First: there is a limit on the smallest detail that lens can resolve in an image: one test to get an indication of this is to look patterns of parallel black and white lines and see how fine the lines can be before they blend into a grey mush.

Second: However many Pixels you have, the digitization process can’t put in detail which wasn’t captured by the lens. There will always be some loss in the process - (or, if you prefer, to record as much detail as the lens could resolve the sensor would need to have infinite resolution).
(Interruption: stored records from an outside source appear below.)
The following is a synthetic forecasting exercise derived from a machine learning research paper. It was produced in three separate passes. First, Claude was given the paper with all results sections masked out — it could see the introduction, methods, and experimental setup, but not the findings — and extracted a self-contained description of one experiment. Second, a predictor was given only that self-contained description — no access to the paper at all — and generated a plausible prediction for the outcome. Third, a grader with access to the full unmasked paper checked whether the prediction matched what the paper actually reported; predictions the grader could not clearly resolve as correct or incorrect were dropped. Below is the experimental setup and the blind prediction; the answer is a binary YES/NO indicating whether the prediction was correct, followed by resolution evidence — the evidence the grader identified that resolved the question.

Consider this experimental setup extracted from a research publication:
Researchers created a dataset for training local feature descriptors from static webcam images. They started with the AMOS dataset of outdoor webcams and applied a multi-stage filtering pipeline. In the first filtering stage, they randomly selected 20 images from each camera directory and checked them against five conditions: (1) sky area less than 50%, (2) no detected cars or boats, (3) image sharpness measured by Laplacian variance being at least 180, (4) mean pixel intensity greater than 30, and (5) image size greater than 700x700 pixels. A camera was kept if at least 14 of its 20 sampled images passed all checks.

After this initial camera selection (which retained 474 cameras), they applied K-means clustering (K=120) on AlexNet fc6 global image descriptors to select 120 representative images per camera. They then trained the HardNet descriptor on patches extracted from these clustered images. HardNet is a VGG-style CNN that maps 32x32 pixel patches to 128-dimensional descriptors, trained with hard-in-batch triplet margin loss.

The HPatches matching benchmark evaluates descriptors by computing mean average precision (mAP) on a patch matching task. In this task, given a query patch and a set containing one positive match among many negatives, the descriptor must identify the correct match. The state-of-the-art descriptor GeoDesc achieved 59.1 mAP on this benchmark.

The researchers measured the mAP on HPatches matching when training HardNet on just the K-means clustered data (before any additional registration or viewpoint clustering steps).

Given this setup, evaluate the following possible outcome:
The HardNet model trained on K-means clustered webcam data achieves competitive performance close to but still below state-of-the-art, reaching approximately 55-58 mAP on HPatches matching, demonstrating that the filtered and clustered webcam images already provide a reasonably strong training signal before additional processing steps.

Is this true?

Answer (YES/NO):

Increasing the sensor resolution will reduce the loss but each successive increase produces smaller and smaller benefits (and remember that if the number of lines the sensor can resolve doubles, the number of Pixels quadruples).

That equation says if a lens can resolve x pairs of lines per unit of distance (it doesn’t matter if it’s lines per mm or lines per image width), and the sensor records ½x , the net resolution is 1/3x ; if the sensor records x, net resolution is 1/2x ;  2x line pairs at the sensor gives a net resolution of 2/3x , go up to 4x and the result is 4/5x, 8 times lens resolution at the sensor gives 8/9 of the lens detail in the output. You can see the progression – but I’ve just described a 16 fold increase in linear resolution, or a 256 fold increase in pixels – like going from a basic 240x320 Pixel QVGA webcam to 20 Mega pixels – (in 2010) that’s the realm of professional equipment – but improving detail recorded detail by a factor of less than 3. Of course that would only be true if the image being digitized were the same – the pro camera will have a lens which resolves more detail (thousands of lines over the image width, against hundreds for a web cam lens). Changing whichever component has lower res will have a bigger impact than changing the higher res one. There’s no point in making a web cam where the lens has many times the resolving power of the sensor, or mounting a lens on a pro camera with much less resolution than its sensor.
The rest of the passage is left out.